“As a kid my mother would try to get me to change my voice, like to sound more pleasant. I guess my voice got on her nerves or something cause I was outside playing, not even talking to her, playing with my friends…she would yell out the window, ‘Wanda, change your voice!'”
And, on being confused for Lenny: “This one lady comes up to me, she wasn’t drunk or anything, and she goes ‘Lenny Kravitz.’ And for some reason, I was flattered.”
I actually get to see Wanda Sykes in person at a casino on September 15 and the tickets are cheap as hell.

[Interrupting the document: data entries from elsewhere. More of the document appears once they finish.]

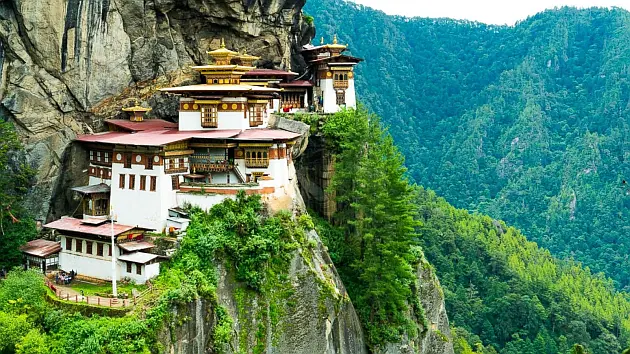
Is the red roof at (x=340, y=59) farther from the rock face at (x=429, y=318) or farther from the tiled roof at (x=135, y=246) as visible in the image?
the tiled roof at (x=135, y=246)

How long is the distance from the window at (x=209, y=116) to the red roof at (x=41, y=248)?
11.6m

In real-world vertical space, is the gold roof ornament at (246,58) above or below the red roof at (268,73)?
above

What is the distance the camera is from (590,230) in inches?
6284

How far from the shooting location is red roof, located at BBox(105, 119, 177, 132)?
4932 cm

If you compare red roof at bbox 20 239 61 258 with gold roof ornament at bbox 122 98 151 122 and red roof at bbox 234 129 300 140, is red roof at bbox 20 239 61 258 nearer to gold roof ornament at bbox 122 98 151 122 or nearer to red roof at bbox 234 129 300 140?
gold roof ornament at bbox 122 98 151 122

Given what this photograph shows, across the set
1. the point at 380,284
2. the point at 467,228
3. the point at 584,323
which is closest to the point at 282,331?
the point at 380,284

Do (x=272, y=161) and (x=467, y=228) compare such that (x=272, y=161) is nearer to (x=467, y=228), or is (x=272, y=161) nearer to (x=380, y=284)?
(x=380, y=284)

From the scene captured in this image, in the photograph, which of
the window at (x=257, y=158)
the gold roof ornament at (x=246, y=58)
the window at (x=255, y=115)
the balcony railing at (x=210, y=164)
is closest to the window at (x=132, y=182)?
the balcony railing at (x=210, y=164)

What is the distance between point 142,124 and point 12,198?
9.62m

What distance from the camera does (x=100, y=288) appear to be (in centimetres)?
3981

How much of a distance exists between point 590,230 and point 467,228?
5164 centimetres

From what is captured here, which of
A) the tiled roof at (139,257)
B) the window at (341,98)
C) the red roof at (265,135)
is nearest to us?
the tiled roof at (139,257)

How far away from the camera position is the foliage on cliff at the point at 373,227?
5125 cm

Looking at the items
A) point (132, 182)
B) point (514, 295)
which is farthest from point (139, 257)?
point (514, 295)
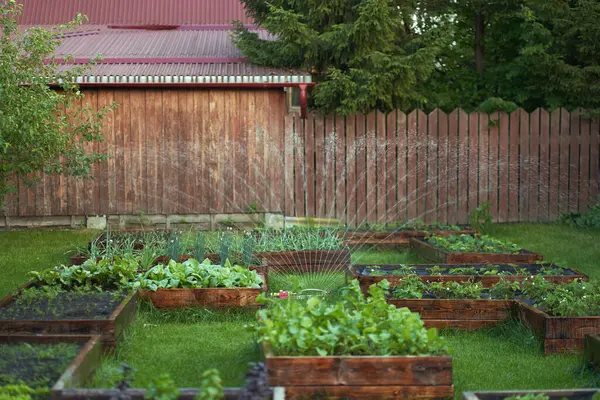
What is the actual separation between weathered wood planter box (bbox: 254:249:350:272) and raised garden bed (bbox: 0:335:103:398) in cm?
408

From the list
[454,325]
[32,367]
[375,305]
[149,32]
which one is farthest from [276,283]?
[149,32]

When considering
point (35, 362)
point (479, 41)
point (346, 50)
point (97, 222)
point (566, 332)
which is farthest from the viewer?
point (479, 41)

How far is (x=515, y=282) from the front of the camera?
261 inches

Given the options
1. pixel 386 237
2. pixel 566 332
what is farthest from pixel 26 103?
pixel 566 332

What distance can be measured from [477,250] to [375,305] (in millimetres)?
4737

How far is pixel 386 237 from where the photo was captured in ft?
35.6

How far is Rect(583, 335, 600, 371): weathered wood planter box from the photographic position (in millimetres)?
4930

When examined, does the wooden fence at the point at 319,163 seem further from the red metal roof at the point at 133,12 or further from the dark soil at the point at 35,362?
the dark soil at the point at 35,362

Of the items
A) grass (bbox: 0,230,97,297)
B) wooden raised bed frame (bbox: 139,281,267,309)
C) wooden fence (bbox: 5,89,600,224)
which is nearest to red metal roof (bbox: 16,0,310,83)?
wooden fence (bbox: 5,89,600,224)

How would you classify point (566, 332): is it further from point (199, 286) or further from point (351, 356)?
point (199, 286)

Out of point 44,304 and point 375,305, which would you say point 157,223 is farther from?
point 375,305

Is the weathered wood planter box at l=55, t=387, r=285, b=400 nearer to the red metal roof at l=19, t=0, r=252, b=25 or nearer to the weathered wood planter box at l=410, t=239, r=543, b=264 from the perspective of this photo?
the weathered wood planter box at l=410, t=239, r=543, b=264

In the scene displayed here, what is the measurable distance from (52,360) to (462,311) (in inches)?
123

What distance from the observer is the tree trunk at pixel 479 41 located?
57.2 ft
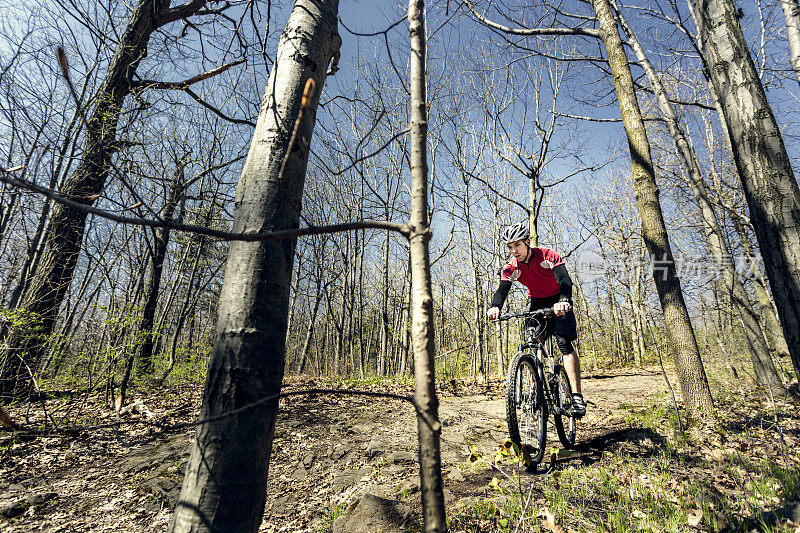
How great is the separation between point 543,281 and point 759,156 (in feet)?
6.58

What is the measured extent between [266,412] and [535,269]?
3.27m

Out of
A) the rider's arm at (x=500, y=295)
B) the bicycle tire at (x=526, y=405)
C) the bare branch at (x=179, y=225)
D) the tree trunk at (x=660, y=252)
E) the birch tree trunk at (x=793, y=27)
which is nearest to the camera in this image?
the bare branch at (x=179, y=225)

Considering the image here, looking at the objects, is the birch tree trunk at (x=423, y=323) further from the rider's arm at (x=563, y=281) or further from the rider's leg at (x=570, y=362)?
the rider's leg at (x=570, y=362)

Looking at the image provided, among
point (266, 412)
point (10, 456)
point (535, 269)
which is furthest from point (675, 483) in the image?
point (10, 456)

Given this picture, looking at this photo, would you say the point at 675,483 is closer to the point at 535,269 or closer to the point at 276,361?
the point at 535,269

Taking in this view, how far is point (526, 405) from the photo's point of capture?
3.37m

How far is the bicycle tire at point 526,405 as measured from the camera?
10.4 feet

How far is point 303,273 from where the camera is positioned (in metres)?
17.6

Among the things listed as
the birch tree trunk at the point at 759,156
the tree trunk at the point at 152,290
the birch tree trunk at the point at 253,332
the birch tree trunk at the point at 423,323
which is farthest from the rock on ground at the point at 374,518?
the tree trunk at the point at 152,290

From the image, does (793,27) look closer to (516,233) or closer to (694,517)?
(516,233)

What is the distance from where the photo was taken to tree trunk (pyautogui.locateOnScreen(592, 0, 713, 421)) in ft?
14.5

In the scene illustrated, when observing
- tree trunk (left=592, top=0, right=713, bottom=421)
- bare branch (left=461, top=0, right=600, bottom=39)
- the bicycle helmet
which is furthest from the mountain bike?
bare branch (left=461, top=0, right=600, bottom=39)

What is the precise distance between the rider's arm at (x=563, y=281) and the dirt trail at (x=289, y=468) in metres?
1.74

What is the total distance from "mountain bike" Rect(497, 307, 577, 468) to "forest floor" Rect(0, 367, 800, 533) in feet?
0.71
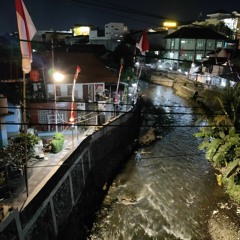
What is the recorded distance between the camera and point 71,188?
52.9 feet

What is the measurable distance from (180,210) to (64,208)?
805cm

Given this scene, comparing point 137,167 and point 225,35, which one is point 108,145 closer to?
point 137,167

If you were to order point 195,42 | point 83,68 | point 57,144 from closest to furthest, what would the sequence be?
point 57,144
point 83,68
point 195,42

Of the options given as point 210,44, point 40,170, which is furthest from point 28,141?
point 210,44

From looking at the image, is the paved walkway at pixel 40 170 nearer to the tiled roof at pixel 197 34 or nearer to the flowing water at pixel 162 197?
the flowing water at pixel 162 197

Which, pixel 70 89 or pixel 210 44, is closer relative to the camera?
pixel 70 89

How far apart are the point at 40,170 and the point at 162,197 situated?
30.6ft

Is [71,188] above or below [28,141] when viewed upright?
below

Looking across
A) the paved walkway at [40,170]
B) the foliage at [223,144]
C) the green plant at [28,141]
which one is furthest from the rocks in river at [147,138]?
the green plant at [28,141]

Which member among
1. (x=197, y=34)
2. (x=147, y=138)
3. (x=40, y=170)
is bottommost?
(x=147, y=138)

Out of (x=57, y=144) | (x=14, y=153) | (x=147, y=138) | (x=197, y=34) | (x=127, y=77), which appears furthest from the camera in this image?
(x=197, y=34)

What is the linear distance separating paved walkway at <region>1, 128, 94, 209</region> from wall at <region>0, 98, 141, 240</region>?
270 mm

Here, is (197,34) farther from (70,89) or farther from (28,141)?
(28,141)

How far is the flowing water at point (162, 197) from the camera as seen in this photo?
51.9 ft
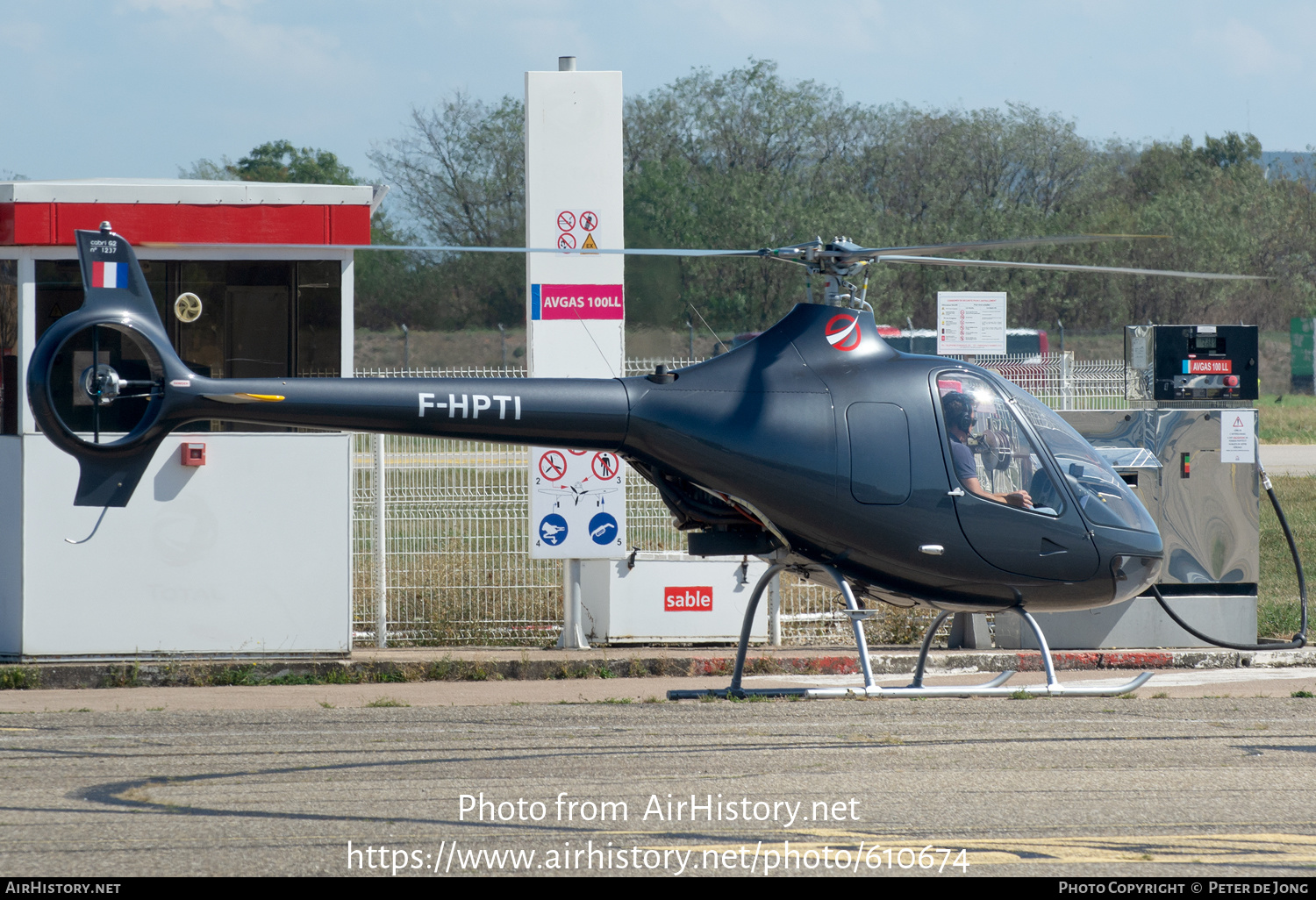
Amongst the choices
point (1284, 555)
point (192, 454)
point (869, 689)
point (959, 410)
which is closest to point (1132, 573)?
point (959, 410)

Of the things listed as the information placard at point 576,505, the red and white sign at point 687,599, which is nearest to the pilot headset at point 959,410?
the information placard at point 576,505

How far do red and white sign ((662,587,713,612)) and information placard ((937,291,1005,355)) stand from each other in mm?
3087

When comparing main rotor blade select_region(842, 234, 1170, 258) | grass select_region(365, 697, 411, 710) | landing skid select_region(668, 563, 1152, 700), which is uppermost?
main rotor blade select_region(842, 234, 1170, 258)

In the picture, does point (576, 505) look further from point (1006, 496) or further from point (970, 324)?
point (970, 324)

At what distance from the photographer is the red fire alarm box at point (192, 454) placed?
10086mm

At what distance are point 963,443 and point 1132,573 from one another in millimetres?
1429

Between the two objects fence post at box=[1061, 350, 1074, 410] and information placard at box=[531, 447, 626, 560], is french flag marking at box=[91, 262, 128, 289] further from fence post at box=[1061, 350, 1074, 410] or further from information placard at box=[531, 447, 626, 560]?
fence post at box=[1061, 350, 1074, 410]

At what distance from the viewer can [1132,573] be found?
338 inches

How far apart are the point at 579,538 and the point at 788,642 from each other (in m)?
2.15

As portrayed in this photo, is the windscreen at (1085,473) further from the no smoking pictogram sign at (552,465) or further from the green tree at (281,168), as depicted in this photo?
the green tree at (281,168)

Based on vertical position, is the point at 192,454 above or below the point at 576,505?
above

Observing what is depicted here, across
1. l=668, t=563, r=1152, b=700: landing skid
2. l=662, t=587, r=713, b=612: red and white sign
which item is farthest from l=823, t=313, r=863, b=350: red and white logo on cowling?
l=662, t=587, r=713, b=612: red and white sign

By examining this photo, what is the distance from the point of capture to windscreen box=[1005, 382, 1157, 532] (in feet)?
27.8

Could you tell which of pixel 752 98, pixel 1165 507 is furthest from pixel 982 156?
pixel 1165 507
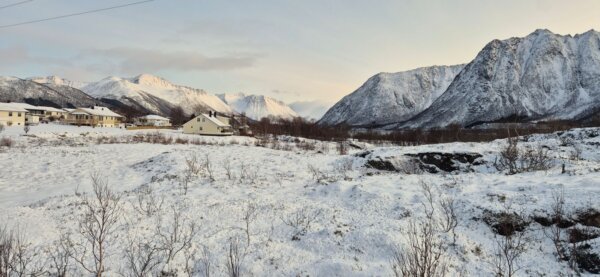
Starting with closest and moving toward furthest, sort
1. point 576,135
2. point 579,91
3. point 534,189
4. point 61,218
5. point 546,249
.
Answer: point 546,249 < point 61,218 < point 534,189 < point 576,135 < point 579,91

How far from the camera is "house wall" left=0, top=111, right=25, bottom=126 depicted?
7225cm

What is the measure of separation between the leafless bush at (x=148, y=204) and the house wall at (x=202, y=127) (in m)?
60.7

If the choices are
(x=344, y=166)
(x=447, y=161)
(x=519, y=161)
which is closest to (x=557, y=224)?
(x=519, y=161)

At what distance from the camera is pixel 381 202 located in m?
14.0

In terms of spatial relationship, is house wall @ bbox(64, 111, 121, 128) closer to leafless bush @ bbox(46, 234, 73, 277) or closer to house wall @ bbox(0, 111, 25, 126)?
house wall @ bbox(0, 111, 25, 126)

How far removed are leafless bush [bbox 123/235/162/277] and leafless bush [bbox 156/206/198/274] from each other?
0.70 feet

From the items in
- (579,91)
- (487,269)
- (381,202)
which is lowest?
(487,269)

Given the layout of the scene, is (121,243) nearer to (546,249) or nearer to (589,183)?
(546,249)

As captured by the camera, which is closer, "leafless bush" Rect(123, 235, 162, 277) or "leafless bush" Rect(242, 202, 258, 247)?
"leafless bush" Rect(123, 235, 162, 277)

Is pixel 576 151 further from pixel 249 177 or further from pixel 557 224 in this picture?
pixel 249 177

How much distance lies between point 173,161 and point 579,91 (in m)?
240

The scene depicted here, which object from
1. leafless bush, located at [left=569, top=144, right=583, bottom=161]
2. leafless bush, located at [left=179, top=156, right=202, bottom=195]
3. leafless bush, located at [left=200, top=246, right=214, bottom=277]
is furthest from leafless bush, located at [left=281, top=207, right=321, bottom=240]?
leafless bush, located at [left=569, top=144, right=583, bottom=161]

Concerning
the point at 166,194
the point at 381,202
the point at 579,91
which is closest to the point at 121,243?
the point at 166,194

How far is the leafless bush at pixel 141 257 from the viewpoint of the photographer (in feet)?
30.1
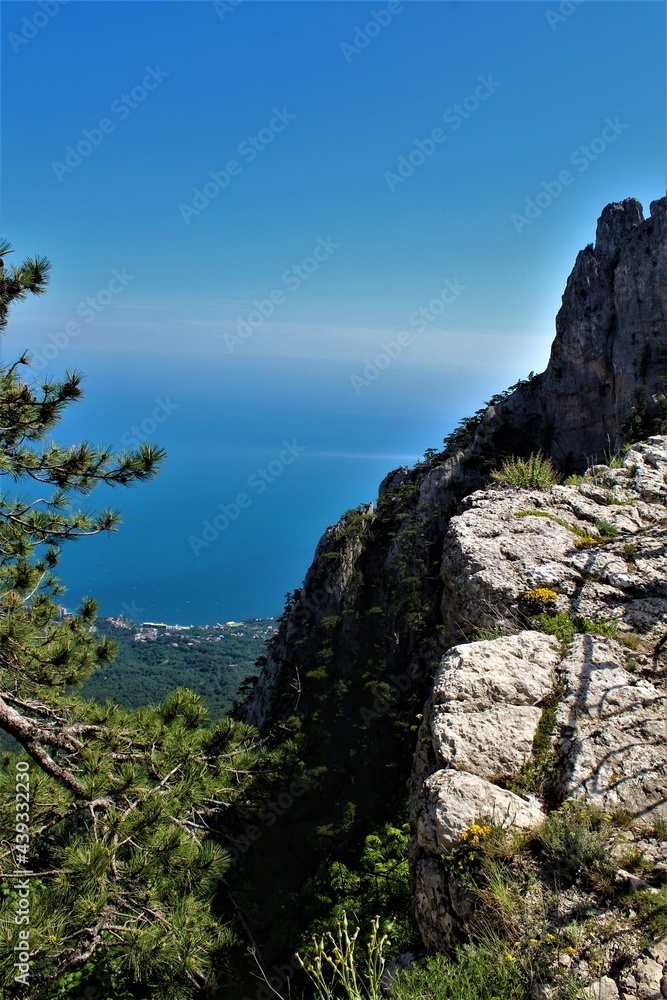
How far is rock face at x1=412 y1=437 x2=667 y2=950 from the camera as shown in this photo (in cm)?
293

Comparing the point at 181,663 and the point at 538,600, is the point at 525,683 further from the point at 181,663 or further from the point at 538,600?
the point at 181,663

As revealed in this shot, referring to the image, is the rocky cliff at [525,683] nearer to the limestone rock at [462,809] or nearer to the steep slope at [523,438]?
the limestone rock at [462,809]

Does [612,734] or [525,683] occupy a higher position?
[525,683]

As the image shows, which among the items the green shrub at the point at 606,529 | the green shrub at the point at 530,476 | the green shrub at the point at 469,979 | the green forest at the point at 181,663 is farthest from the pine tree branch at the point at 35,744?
the green forest at the point at 181,663

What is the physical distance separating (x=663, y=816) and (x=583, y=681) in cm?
92

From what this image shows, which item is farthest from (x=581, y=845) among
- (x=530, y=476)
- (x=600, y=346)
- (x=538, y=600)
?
(x=600, y=346)

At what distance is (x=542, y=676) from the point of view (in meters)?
3.75

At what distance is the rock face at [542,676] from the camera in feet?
9.62

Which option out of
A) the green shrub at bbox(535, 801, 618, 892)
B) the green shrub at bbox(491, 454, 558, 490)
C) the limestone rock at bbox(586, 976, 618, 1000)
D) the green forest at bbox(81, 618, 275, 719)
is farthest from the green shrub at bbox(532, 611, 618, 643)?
the green forest at bbox(81, 618, 275, 719)

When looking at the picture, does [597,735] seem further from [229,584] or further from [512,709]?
[229,584]

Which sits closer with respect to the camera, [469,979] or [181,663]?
[469,979]

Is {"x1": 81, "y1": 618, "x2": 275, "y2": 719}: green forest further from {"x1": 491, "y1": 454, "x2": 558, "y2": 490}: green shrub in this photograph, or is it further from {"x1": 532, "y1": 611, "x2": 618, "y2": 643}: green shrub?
{"x1": 532, "y1": 611, "x2": 618, "y2": 643}: green shrub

fifteen bucks to see Wanda frickin’ Sykes, can you believe that? Even if it is in the boonies I had to take advantage, seeing as she’s my favorite comedian of all time.
I’m also seeing Garbage in September and then Maria Bamford at a live Comedy Central CD taping before that, in August. Figured I’d rub that in your face since I hardly leave my house and it makes me sound busy.
Anyone who was looking to kill me, you now know where I’m going to be on three separate dates.
My usual schedule consists of reading half a Maxim, writing four articles (at least one about Snooki, the Kardashians or Rihanna), playing tennis, and watching three episodes of Pretty Little Liars.
Oh, and don’t forget defecation and eating, simultaneously. Repeat every 24 hours.